--- TASK PROMPT ---
Using the court memorandum below, answer the following:
(a) On what date did the Debtor file her voluntary petition under Chapter 7?
(b) Who served as the trustee?
(c) What did the August 1 Order deny the Debtor?

-- start of SELECTED EXTRACT --

IN THE UNITED STATES COURT FOR THE EASTERN DISTRICT OF PENNSYLVANIA


June 16, 2009

IN RE: MARGARET M. BOYCE

The opinion of the court was delivered by: Kauffman, J.

MEMORANDUM

Now before the Court are the appeals of Margaret M. Boyce ("Debtor") to three Orders of the United States Bankruptcy Court for the Eastern District of Pennsylvania. Debtor first appeals the Bankruptcy Court's July 19, 2007 Order (the "July 19 Order"), which denied reconsideration of a previous Bankruptcy Court Order that awarded fees (the "Fee Order") to the trustee, Lawrence Lichtenstein ("Trustee"). Debtor also appeals the Bankruptcy Court's August 1, 2007 Order (the "August 1 Order"), which denied her leave to appeal the Fee Order. She further appeals the Bankruptcy Court's August 13, 2007 Order (the "August 13 Order"), which denied reconsideration of the August 1 Order.

I. BACKGROUND

Given the lengthy factual background, the Court will refer only to those facts relevant to the disposition of this appeal.*fn1 On January 4, 2000, Debtor, a Pennsylvania attorney since 1970, filed a pro se voluntary petition for relief under Chapter 7 of the United States Bankruptcy Code in the Bankruptcy Court for the Eastern District of Pennsylvania. As Debtor's Chapter 7 bankruptcy case continued, most of her creditors' claims were either settled or disallowed. Eventually, the only claims that remained were a claim filed by the interim trustee and claims for the administrative expenses filed by the Trustee and Ciardi, Maschmeyer & Karalis, P.C. ("CMK"), the law firm retained by the Trustee.

-- end of SELECTED EXTRACT --
-- start of GIVEN RECORDS --

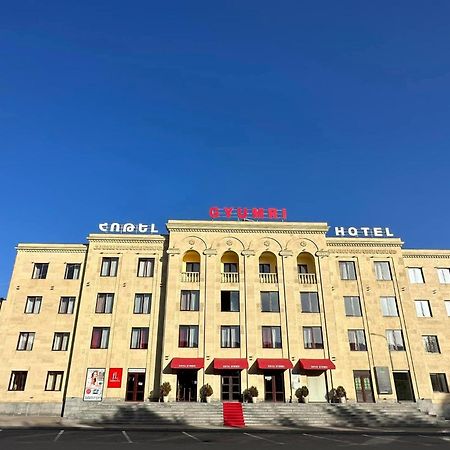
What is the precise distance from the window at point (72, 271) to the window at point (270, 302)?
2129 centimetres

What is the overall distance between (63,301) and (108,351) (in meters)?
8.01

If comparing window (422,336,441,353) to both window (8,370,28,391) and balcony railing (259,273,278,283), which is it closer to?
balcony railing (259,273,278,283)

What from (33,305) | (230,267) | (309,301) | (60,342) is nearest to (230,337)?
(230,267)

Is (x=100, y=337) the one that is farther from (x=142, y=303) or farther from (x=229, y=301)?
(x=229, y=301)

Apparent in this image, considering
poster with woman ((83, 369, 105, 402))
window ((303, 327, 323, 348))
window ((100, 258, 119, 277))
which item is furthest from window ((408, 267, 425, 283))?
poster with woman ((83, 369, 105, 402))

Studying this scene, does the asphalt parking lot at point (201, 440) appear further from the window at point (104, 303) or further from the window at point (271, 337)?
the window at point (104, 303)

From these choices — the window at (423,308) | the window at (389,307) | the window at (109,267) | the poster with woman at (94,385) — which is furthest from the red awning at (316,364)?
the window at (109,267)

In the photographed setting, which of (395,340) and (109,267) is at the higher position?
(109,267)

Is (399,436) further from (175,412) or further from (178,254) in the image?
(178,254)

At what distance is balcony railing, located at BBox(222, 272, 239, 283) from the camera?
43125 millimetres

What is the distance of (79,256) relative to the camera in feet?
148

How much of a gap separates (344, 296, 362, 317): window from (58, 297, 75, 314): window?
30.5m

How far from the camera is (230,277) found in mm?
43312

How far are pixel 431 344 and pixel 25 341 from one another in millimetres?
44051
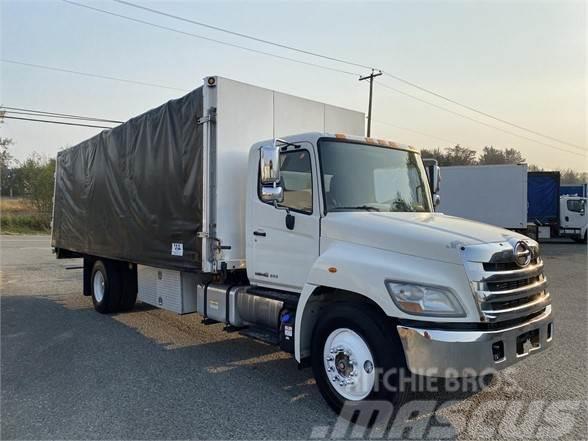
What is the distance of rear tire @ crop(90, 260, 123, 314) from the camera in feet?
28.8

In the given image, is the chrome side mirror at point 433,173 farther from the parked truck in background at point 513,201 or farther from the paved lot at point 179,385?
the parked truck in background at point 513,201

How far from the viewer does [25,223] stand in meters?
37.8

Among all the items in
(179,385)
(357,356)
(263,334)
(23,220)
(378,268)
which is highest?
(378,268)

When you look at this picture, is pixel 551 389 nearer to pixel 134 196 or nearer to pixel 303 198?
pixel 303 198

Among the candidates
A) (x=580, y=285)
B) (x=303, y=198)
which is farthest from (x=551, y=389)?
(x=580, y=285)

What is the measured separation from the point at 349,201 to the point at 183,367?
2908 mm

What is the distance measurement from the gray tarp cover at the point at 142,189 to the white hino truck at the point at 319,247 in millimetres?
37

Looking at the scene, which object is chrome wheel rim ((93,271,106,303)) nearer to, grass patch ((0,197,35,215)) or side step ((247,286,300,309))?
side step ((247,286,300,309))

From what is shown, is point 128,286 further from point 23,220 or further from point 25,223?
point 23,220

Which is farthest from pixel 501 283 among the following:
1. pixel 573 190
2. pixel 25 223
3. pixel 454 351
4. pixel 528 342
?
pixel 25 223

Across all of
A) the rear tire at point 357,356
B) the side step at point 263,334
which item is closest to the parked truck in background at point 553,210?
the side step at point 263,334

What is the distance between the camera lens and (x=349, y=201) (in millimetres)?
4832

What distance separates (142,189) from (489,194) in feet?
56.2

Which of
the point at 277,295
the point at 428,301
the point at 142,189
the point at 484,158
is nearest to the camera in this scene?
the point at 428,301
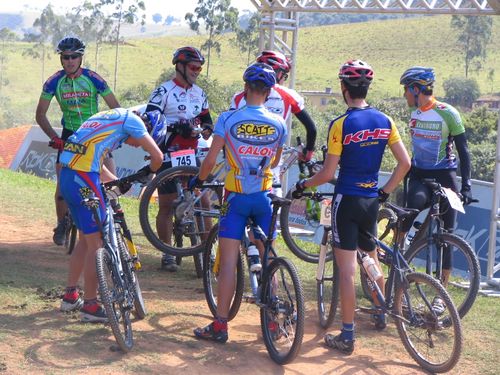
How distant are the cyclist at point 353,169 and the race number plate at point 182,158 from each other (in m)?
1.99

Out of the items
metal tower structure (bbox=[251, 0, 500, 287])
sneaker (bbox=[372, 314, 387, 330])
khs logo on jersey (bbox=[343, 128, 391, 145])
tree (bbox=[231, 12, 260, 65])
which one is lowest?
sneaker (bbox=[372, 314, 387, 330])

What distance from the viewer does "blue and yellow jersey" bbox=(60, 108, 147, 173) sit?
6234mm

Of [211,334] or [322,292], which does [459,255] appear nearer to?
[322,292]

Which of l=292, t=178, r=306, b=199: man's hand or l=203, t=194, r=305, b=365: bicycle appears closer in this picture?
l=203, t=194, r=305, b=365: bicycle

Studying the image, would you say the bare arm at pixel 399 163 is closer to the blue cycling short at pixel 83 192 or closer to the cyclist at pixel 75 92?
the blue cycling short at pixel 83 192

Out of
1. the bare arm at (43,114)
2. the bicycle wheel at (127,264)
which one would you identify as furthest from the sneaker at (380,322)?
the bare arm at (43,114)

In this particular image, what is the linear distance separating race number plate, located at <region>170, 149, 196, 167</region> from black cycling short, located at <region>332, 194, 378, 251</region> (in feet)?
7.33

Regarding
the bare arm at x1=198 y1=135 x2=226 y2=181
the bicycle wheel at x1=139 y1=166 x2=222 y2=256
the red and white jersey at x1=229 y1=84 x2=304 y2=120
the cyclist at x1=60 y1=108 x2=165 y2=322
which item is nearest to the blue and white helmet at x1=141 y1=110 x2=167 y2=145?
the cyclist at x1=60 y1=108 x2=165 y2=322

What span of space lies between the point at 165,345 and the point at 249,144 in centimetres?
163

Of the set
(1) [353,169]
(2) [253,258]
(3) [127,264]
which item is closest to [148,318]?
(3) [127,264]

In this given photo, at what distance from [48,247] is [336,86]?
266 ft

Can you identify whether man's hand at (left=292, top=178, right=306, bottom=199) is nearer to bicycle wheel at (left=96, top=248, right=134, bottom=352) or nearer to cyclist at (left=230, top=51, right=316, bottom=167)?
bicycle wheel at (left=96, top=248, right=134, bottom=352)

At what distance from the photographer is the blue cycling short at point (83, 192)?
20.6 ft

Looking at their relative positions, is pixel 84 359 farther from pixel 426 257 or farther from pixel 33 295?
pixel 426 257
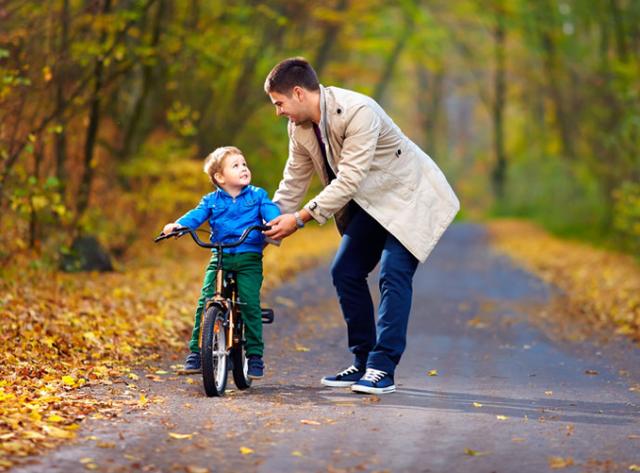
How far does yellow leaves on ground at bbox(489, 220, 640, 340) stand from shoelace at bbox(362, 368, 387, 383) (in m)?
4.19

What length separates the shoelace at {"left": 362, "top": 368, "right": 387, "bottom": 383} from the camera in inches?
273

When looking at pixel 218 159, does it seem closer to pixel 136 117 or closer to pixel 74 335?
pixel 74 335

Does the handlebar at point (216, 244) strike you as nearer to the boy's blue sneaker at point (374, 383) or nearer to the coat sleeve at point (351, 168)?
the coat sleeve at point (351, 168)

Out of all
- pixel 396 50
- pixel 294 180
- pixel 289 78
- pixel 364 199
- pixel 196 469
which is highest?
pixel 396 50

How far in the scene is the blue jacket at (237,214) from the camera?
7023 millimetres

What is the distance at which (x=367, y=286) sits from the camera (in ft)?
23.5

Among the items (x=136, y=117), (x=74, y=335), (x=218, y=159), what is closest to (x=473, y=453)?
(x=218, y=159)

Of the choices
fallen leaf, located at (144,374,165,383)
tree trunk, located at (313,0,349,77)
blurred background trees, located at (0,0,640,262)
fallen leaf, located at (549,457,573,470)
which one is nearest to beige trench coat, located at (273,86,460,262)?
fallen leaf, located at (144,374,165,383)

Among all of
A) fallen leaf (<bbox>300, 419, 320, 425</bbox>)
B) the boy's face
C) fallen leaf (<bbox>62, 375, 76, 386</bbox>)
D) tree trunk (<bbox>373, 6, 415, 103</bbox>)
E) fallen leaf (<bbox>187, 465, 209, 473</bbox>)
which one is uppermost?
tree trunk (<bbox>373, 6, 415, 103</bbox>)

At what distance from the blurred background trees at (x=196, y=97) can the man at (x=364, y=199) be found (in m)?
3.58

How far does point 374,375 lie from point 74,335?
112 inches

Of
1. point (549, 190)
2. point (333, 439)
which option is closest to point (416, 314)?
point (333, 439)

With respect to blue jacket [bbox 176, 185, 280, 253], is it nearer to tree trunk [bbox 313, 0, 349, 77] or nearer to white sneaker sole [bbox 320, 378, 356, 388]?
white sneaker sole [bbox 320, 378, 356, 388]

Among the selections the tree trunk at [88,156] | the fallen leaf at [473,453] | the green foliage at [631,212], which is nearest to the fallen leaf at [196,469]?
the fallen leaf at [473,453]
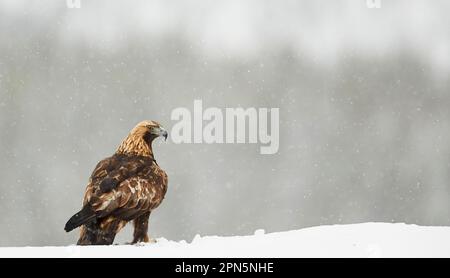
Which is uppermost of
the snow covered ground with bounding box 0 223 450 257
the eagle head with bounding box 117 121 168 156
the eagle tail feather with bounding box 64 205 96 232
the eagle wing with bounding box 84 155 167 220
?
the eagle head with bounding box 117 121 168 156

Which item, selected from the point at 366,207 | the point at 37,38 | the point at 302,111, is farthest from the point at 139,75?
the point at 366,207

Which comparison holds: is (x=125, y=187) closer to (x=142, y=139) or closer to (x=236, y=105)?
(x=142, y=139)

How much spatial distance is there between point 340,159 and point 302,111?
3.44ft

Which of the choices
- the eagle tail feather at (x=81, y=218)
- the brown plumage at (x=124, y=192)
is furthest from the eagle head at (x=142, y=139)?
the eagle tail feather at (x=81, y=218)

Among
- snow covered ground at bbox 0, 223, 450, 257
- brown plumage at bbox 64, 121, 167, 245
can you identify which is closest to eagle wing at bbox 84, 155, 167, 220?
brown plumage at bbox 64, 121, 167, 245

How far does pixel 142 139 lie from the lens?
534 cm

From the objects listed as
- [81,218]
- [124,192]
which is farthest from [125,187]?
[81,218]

-- end of GIVEN RECORDS --
-- start of GIVEN RECORDS --

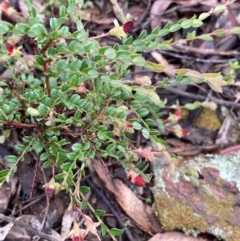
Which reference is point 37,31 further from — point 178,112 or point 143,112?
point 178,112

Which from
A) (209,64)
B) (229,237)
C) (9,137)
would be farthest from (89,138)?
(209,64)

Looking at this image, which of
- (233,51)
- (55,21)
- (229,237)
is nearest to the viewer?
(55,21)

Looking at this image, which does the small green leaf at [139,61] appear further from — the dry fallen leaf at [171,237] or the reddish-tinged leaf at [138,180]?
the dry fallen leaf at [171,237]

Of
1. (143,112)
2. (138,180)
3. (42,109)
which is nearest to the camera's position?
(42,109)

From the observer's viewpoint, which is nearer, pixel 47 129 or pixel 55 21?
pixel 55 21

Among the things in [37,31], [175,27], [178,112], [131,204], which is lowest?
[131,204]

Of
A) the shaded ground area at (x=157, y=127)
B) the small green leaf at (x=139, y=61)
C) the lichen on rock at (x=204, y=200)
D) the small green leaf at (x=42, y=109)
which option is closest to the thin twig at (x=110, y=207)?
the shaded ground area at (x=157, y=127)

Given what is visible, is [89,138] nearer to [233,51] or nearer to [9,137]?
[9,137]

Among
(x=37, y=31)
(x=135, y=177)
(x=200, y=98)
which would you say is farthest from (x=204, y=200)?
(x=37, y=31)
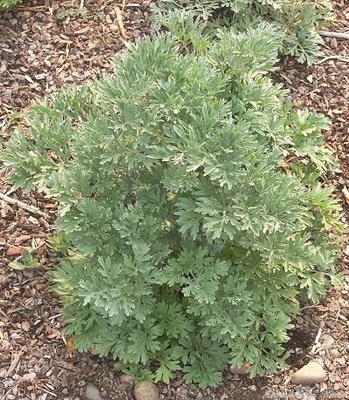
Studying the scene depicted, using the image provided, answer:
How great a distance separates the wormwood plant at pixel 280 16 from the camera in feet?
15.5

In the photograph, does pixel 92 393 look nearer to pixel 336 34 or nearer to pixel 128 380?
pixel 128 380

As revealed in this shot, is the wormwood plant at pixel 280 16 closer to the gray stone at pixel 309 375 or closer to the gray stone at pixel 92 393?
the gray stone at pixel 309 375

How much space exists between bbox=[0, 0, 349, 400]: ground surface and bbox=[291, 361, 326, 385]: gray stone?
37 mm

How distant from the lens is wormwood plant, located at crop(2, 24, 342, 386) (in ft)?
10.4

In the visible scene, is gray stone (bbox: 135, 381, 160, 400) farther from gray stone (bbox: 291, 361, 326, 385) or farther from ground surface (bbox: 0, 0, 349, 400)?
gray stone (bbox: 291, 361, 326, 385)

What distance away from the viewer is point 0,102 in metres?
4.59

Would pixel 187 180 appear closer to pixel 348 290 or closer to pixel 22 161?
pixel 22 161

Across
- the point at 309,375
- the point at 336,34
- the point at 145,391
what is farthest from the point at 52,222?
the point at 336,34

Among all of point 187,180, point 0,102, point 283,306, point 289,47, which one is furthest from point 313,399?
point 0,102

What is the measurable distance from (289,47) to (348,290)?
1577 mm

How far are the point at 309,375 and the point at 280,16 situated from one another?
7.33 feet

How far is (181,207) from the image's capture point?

-- end of GIVEN RECORDS --

--- RESPONSE ---
(a) January 4, 2000
(b) Lawrence Lichtenstein
(c) Leave to appeal the Fee Order